RECORDS PROVIDED>
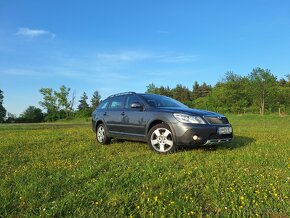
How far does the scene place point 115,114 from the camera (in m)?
9.16

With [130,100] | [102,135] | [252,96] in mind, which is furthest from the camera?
[252,96]

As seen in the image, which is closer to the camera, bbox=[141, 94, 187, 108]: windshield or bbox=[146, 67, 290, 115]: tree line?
bbox=[141, 94, 187, 108]: windshield

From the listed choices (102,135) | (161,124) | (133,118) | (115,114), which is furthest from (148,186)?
(102,135)

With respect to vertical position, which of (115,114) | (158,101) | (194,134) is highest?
(158,101)

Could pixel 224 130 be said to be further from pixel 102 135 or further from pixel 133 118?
pixel 102 135

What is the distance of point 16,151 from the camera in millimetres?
7977

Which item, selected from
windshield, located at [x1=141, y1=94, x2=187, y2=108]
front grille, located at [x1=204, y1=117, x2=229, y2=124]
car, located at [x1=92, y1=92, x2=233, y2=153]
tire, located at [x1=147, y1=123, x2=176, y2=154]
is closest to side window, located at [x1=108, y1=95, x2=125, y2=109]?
car, located at [x1=92, y1=92, x2=233, y2=153]

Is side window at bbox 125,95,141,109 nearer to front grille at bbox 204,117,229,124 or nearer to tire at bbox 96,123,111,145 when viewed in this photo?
tire at bbox 96,123,111,145

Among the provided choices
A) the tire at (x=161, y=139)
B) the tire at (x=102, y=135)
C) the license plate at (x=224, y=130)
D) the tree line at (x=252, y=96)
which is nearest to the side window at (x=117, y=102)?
the tire at (x=102, y=135)

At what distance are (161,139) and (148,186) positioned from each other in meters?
3.17

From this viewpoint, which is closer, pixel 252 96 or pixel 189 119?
pixel 189 119

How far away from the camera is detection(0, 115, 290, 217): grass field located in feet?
11.3

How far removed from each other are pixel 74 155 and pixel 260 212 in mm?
4844

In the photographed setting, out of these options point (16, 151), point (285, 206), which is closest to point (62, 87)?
point (16, 151)
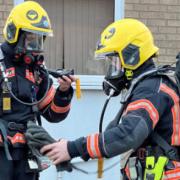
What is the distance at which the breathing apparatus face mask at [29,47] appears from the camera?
4.21 meters

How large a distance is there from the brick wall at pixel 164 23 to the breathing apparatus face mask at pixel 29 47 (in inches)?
101

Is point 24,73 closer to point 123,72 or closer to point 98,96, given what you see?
point 123,72

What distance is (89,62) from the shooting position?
667 cm

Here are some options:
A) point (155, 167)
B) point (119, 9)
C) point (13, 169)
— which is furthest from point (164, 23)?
point (155, 167)

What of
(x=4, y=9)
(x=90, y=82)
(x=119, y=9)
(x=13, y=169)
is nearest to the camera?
(x=13, y=169)

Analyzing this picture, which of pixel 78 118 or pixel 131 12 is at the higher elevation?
pixel 131 12

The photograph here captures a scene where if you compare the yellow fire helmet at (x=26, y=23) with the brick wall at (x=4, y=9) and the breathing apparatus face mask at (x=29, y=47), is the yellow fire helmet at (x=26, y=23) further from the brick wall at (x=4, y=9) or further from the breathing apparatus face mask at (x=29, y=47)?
the brick wall at (x=4, y=9)

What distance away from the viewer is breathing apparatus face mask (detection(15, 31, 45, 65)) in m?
4.21

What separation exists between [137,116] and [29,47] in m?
1.42

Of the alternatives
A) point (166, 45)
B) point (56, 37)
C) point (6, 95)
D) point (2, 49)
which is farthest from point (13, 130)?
point (166, 45)

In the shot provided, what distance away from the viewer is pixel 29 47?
424 centimetres

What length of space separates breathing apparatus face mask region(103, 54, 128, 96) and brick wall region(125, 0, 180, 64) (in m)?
3.17

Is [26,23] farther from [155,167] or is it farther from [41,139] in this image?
[155,167]

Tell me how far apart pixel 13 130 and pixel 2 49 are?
0.64 metres
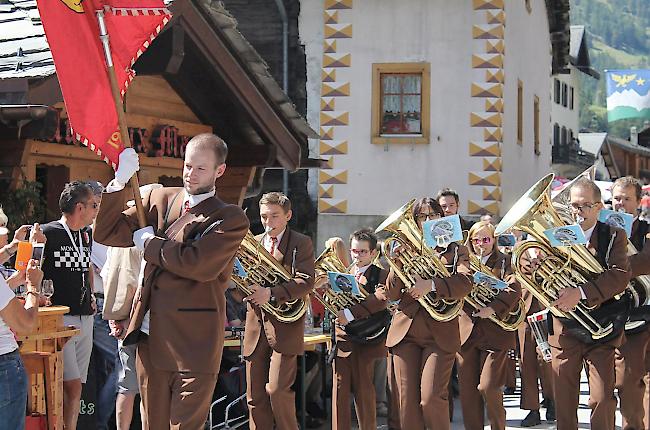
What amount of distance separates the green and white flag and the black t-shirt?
3619 centimetres

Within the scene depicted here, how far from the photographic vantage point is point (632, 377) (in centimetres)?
1012

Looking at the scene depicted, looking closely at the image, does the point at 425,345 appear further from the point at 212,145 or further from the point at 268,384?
the point at 212,145

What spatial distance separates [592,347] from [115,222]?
161 inches

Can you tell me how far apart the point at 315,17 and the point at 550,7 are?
861 centimetres

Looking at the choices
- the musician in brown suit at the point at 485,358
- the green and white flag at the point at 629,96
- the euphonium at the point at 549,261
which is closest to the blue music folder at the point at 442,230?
the euphonium at the point at 549,261

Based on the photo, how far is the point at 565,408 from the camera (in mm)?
9516

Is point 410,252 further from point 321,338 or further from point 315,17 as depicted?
point 315,17

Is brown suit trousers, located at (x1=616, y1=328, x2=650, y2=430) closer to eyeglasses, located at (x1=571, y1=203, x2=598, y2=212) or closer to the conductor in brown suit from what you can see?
eyeglasses, located at (x1=571, y1=203, x2=598, y2=212)

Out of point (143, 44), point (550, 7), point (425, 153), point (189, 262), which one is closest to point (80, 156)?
point (143, 44)

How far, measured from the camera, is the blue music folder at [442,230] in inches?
378

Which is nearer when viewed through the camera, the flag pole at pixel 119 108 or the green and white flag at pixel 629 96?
the flag pole at pixel 119 108

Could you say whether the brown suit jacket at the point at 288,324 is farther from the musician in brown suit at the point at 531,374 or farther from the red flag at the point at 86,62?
the musician in brown suit at the point at 531,374

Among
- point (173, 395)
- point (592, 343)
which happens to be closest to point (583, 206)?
point (592, 343)

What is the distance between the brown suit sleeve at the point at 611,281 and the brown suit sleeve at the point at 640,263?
0.51 m
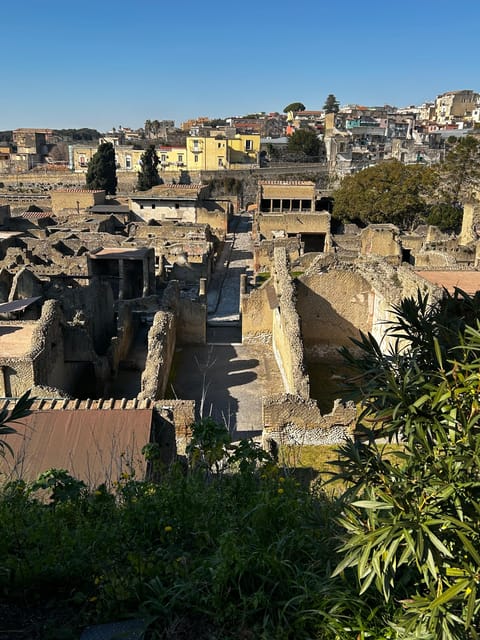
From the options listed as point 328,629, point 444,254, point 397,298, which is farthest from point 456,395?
point 444,254

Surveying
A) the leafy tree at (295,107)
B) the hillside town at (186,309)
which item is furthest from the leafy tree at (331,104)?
the hillside town at (186,309)

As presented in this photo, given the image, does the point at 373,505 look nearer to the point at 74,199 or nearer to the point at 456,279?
the point at 456,279

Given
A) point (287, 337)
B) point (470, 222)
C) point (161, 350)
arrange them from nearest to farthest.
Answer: point (161, 350), point (287, 337), point (470, 222)

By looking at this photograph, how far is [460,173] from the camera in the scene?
41.1 meters

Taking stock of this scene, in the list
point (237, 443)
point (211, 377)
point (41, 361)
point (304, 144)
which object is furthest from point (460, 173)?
point (304, 144)

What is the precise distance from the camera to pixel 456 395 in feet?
12.3

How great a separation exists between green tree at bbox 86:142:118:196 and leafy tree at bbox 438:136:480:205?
1261 inches

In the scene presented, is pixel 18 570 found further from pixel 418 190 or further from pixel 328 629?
pixel 418 190

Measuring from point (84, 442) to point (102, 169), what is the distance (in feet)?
168

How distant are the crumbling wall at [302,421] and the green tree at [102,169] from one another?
4852 centimetres

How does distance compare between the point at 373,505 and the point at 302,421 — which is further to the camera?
the point at 302,421

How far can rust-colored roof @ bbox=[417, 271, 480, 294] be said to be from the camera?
17469 mm

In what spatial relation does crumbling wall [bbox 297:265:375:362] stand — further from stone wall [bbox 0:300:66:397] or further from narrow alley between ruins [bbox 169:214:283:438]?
stone wall [bbox 0:300:66:397]

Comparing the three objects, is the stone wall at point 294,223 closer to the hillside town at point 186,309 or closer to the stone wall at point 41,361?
the hillside town at point 186,309
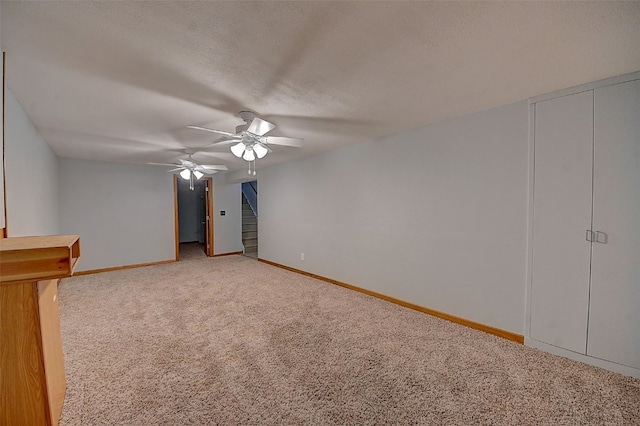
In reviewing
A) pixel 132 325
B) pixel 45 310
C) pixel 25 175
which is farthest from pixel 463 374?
pixel 25 175

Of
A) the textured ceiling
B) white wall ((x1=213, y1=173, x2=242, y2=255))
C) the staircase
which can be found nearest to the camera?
the textured ceiling

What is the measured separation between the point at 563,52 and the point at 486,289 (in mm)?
2068

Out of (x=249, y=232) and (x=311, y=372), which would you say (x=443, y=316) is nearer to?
(x=311, y=372)

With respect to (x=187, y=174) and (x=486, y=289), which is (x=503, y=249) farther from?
(x=187, y=174)

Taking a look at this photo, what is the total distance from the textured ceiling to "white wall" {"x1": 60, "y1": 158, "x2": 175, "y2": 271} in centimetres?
287

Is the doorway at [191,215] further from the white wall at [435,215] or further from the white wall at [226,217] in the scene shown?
the white wall at [435,215]

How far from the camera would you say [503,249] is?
2619 mm

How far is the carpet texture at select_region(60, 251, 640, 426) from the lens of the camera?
5.44 feet

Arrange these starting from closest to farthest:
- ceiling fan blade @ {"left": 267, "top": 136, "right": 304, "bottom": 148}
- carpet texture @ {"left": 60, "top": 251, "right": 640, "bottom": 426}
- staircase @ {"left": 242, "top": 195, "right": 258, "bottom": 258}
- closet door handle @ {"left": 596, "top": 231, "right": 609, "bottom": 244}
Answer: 1. carpet texture @ {"left": 60, "top": 251, "right": 640, "bottom": 426}
2. closet door handle @ {"left": 596, "top": 231, "right": 609, "bottom": 244}
3. ceiling fan blade @ {"left": 267, "top": 136, "right": 304, "bottom": 148}
4. staircase @ {"left": 242, "top": 195, "right": 258, "bottom": 258}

WHAT TO WORK ON> Could you write out the material from the line with "Arrange these starting" through the end of the material, swapping "closest to farthest" for "nearest to most distant" and leaving everything else unchanged?

ANSWER FOR THE TASK>
Arrange these starting from nearest to most distant:
- ceiling fan blade @ {"left": 267, "top": 136, "right": 304, "bottom": 148}
- carpet texture @ {"left": 60, "top": 251, "right": 640, "bottom": 426}
- staircase @ {"left": 242, "top": 195, "right": 258, "bottom": 258}
- closet door handle @ {"left": 596, "top": 231, "right": 609, "bottom": 244}
Answer: 1. carpet texture @ {"left": 60, "top": 251, "right": 640, "bottom": 426}
2. closet door handle @ {"left": 596, "top": 231, "right": 609, "bottom": 244}
3. ceiling fan blade @ {"left": 267, "top": 136, "right": 304, "bottom": 148}
4. staircase @ {"left": 242, "top": 195, "right": 258, "bottom": 258}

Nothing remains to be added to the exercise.